Unlike boxer shorts, briefs hold the wearer's genitals in a relatively fixed position, which make briefs a popular underwear choice for men who are participating in athletic activities or who prefer more support than loose-fitting underwear can provide. In addition, boxers and boxer briefs may ride up the body uncomfortably when the wearer is running or wearing form-fitting attire. There are different names for variations of the brief depending on the height of the brief at the sides, with names including low-rise, mid-rise, full-rise, sport, active, and bikini. Some briefs have the cut all the way to the waistband on the side, called a tanga.
Briefs also refers to a style of women's and girls' panties that is typically cut with a high waist to provide full coverage of the hips and buttocks. A control brief is a kind of high-waisted panty girdle. French-cut or high-cut briefs expose more of the front part of the thigh, while boy briefs have short legs, similar to men's trunk briefs, often combined with a lower waist. Full briefs cover the woman's upper-thighs, with some styles covering up to the navel. Midi briefs are a hybrid between boyshorts and a full brief, sitting on the woman's hips while providing full-coverage.
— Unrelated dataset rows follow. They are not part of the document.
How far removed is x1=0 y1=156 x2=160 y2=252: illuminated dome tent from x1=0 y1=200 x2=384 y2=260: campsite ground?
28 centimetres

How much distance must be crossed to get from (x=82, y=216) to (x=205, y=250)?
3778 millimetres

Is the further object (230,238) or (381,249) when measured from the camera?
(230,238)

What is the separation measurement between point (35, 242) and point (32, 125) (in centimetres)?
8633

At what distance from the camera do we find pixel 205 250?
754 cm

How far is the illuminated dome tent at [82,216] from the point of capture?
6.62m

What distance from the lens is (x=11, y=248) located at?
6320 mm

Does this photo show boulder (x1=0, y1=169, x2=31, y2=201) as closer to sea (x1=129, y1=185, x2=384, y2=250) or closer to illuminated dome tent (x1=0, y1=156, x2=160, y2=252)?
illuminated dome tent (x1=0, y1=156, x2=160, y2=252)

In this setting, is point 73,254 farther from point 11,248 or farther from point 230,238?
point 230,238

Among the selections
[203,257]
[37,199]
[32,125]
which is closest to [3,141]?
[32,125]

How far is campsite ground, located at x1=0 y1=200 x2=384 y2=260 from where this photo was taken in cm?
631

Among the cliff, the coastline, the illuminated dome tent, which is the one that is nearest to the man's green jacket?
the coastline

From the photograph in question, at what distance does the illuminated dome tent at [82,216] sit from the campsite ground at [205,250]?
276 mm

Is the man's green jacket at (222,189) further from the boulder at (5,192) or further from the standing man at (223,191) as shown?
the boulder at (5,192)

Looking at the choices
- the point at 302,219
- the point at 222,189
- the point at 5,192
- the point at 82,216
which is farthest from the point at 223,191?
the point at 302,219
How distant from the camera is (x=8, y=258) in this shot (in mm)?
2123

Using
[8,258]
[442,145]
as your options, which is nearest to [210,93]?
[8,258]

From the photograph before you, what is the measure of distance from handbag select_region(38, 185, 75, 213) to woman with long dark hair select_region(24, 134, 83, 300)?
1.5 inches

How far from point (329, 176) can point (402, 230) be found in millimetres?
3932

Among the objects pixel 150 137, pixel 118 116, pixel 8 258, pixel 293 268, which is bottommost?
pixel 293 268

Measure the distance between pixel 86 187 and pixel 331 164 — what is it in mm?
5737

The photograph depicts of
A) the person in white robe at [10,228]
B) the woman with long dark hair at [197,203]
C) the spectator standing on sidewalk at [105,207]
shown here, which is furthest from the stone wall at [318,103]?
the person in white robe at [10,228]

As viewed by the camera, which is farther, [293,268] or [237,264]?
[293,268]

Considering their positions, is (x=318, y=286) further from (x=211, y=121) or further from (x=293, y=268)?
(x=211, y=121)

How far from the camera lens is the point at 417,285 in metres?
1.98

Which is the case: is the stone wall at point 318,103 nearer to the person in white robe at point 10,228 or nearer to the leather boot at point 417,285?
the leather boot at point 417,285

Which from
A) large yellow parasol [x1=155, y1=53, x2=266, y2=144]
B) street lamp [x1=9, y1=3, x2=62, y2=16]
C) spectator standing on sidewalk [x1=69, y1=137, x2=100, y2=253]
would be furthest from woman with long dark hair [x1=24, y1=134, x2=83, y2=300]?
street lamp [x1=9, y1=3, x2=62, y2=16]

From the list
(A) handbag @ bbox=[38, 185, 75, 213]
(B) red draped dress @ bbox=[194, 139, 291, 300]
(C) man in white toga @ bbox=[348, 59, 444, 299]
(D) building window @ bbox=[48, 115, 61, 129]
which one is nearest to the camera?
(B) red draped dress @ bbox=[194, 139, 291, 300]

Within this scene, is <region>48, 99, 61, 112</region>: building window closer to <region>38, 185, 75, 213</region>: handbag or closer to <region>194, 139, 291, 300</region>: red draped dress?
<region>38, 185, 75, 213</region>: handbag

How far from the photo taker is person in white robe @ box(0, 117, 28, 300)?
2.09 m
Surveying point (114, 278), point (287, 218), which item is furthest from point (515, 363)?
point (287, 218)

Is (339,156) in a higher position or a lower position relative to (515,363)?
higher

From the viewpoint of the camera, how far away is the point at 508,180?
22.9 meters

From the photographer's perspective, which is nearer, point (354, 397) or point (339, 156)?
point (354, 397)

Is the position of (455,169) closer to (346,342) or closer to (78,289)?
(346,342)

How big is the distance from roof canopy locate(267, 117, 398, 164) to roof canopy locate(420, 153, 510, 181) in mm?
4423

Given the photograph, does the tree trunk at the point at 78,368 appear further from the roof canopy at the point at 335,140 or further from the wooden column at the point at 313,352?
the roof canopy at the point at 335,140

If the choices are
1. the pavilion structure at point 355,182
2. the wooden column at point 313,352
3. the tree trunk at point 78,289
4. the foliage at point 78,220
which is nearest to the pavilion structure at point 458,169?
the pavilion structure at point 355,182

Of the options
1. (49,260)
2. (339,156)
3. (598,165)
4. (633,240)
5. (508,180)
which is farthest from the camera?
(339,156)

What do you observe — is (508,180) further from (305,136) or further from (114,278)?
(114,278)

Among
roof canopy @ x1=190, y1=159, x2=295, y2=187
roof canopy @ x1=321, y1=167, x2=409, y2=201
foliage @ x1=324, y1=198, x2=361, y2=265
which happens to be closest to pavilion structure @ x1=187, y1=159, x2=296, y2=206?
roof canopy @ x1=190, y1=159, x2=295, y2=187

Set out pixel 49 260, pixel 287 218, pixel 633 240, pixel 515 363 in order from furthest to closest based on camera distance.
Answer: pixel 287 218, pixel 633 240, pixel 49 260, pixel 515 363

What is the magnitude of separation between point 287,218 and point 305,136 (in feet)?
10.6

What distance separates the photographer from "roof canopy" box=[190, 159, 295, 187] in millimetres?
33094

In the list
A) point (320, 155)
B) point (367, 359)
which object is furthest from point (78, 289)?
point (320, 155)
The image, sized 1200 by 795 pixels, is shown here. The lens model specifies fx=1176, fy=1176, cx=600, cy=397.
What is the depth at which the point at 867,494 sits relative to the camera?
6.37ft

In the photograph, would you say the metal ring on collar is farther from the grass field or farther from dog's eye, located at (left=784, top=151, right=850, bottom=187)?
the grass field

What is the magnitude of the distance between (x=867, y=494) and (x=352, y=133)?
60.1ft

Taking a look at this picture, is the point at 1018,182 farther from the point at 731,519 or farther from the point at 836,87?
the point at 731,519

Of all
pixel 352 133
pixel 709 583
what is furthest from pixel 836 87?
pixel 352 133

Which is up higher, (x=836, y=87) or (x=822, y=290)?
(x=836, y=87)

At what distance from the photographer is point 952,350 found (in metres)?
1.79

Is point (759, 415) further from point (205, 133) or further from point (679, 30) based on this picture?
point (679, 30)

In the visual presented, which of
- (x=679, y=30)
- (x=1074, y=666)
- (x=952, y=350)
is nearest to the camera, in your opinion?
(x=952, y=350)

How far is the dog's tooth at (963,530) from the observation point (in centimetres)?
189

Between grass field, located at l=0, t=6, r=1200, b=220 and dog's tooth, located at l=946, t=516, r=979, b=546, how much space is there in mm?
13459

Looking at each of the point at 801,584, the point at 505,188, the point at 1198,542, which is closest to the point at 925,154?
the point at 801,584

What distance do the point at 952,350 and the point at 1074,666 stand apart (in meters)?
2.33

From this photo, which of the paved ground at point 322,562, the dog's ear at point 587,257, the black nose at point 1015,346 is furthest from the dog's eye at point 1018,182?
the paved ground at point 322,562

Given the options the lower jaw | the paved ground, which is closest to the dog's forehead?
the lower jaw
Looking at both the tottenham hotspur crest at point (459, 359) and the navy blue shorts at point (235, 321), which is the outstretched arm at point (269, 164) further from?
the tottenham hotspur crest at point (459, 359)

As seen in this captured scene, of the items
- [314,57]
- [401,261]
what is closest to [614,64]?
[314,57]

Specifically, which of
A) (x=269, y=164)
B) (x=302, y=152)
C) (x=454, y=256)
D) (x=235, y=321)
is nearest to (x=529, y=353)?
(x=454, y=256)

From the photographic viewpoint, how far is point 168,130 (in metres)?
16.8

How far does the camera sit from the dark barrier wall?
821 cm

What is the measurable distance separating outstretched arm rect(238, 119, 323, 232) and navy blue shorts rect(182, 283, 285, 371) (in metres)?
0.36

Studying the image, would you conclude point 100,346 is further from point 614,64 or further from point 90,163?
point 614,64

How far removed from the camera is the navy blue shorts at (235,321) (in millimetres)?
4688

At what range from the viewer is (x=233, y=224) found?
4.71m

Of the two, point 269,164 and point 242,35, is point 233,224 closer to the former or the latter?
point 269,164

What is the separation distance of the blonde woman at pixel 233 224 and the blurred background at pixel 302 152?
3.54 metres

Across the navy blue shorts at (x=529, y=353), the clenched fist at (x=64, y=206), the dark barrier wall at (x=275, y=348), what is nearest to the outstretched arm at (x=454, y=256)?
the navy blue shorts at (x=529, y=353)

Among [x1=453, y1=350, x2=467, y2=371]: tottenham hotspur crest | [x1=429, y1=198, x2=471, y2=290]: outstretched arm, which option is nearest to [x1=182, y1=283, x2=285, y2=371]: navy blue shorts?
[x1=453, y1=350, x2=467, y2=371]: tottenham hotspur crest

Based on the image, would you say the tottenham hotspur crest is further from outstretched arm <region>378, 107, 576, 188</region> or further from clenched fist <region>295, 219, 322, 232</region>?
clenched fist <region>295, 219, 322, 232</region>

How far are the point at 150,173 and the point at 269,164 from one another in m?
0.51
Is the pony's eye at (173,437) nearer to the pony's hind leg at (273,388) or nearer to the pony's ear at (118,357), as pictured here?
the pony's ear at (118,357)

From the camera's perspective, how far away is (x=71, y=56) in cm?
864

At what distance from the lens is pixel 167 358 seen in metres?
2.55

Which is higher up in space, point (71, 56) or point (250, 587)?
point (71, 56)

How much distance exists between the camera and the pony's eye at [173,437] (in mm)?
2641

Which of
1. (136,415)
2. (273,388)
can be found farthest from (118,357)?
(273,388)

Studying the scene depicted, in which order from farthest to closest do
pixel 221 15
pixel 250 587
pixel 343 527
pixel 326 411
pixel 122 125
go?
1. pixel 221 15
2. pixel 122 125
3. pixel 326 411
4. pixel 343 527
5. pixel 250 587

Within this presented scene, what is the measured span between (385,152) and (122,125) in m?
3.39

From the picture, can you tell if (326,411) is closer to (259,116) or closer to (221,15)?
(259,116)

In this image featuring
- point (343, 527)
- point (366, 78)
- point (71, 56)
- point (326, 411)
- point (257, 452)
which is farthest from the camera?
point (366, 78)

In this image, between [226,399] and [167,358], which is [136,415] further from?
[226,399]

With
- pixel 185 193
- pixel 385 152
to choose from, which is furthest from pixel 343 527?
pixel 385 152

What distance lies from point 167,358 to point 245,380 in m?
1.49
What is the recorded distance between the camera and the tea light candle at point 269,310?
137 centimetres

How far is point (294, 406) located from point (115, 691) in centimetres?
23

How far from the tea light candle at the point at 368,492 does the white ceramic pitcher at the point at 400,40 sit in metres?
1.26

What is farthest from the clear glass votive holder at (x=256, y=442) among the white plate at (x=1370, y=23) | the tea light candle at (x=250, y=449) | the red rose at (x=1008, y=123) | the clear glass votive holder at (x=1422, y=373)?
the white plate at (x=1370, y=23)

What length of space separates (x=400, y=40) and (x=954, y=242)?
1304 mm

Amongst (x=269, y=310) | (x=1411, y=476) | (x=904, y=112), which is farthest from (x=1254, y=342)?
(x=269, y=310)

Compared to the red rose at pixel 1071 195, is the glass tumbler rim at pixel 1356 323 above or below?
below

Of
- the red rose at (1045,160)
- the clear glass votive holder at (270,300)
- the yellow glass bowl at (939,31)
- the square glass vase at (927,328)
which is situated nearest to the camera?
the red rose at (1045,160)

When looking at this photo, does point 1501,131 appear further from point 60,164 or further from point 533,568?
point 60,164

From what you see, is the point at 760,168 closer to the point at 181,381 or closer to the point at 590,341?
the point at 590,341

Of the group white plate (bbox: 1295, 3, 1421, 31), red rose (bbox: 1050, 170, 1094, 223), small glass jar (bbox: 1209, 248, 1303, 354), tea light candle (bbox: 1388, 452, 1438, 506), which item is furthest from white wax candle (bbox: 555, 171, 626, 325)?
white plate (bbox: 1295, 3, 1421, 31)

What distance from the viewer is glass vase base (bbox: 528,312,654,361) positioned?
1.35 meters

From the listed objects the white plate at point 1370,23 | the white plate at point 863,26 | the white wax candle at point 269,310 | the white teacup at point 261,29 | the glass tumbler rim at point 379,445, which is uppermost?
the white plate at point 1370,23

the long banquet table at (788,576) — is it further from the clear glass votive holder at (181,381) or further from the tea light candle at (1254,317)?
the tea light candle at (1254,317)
Brazilian-style women's briefs, usually made of modal-fabric, have high-cut legs and sit low across the hips. The back is wider than a thong, but often smaller than other women's brief styles, making Brazilian briefs an ideal choice for women to avoid showing a visible panty line without having to wear a thong.
Briefs is also the name given to costumed outerwear worn by female dancers and athletes in sports such as cheerleading, figure skating, and tennis. These briefs are typically worn under a short skirt; they may be attached to the skirt or dress body, or a separate garment ("cheer briefs").
Possible effect on male fertility
Research on the effect of men wearing tight underpants, like briefs, on male fertility is inconclusive. Briefs, boxer briefs, etc., have been blamed for negatively affecting sperm production, since they may interfere with cooling of the testes. However, not all research has come to the same conclusion. A study in the October 1998 Journal of Urology, for example, concluded that underpant type is unlikely to have a significant effect on male fertility.